Solemnity of the Ascension of the Lord

Solemnity of the Ascension of the Lord

Ascension Day, 21st May 2020

Can we see Christ’s life as a commentary on our own? A recent commentator on the seismic shift which Covid 19 has had on our society highlights the inadequacy of the present capitalist way of doing things and the realisation that the huge kindnesses and willingness to serve others which this pandemic has occasioned, calls for another story to be told.

Mutual Aid . . . can be the basis for the future, if we can recognise the value of these urges and actions, recognise that things can and must change profoundly, and if we can tell other stories about who we are, what we want and what is possible.

Rebecca Solnit in ‘The Guardian’ 14/5/20

But it strikes me that this other story has already been told: it’s the story of Christ, culminating today in the statement in Ephesians that:

He has put all things under his feet, and made him, as the ruler of everything, the head of the Church, which is his body, the fullness of him who fills the whole creation.

Eph. 1:23

Our problem has been, as G. K Chesterton so famously put it, not that this  message or story has failed but that it hasn’t yet really been tried. The disciples in today’s gospel passage are at the beginning of this trial, of this attempt to make the Christian story known to the whole world, so that it too may share their joy, their meaning, their discovery of the possibility of ‘mutual aid’ forever, funded as it were from ‘on high’. And it’s a trial in several senses, for already we see their own struggle to put it into practice;  some hesitate even now, and it’s notable that the Ascension is accompanied by joy but the Resurrection itself was accompanied by fear.
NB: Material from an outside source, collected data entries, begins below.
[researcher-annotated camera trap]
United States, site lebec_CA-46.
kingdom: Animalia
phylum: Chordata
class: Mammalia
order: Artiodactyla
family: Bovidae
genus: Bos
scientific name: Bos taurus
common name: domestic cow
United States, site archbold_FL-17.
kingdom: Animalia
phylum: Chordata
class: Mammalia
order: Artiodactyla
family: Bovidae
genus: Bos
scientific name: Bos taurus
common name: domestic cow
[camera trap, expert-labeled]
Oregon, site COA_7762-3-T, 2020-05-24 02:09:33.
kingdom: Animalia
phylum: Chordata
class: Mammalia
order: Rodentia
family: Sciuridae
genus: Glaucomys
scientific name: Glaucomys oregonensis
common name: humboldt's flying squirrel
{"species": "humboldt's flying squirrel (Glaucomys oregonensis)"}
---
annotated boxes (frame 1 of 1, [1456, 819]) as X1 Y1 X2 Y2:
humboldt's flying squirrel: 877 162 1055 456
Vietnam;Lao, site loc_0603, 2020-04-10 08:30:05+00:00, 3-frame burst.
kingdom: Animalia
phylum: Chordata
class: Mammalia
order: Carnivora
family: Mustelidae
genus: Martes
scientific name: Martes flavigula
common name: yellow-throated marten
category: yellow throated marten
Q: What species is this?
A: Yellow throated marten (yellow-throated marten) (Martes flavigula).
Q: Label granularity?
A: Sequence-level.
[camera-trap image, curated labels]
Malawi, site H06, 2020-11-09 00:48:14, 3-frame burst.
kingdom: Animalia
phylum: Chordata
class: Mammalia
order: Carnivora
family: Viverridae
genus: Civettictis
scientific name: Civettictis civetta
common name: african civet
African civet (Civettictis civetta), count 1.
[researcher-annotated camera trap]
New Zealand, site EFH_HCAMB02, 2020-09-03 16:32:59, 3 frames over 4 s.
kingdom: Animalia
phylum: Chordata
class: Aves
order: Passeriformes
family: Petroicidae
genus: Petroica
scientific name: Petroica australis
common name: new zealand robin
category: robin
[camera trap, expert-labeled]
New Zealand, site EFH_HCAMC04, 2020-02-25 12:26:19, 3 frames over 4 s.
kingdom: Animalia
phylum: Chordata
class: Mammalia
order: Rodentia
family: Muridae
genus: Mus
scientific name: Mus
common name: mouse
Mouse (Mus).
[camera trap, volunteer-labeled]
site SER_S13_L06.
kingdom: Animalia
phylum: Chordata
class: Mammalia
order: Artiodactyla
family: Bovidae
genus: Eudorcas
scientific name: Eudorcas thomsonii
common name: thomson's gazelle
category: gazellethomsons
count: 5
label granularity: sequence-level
So we are in the presence of a story that is still in process, with all the battles within the Church, within ourselves, still in process too. Jesus’ commentary on this forever tension between promise and fulfilment is to accompany us in it fully too; to know joy and fear, doubt and certainty, and to say to us, Come follow me and Know that I will be with you always. The move from Resurrection to Ascension has been one of training his disciples in this sensitivity so that they can now acclaim his departure with joy, knowing that he is, indeed, risen, but that that does not mean his absence from them  or the absence of meaning in their lives. Pentecost will affirm them in this belief, in this knowledge that this is the only story to truly make sense of our lives. It’s just too good a story to keep to ourselves – but we tell it with our lives, which is where, of course, the problem begins.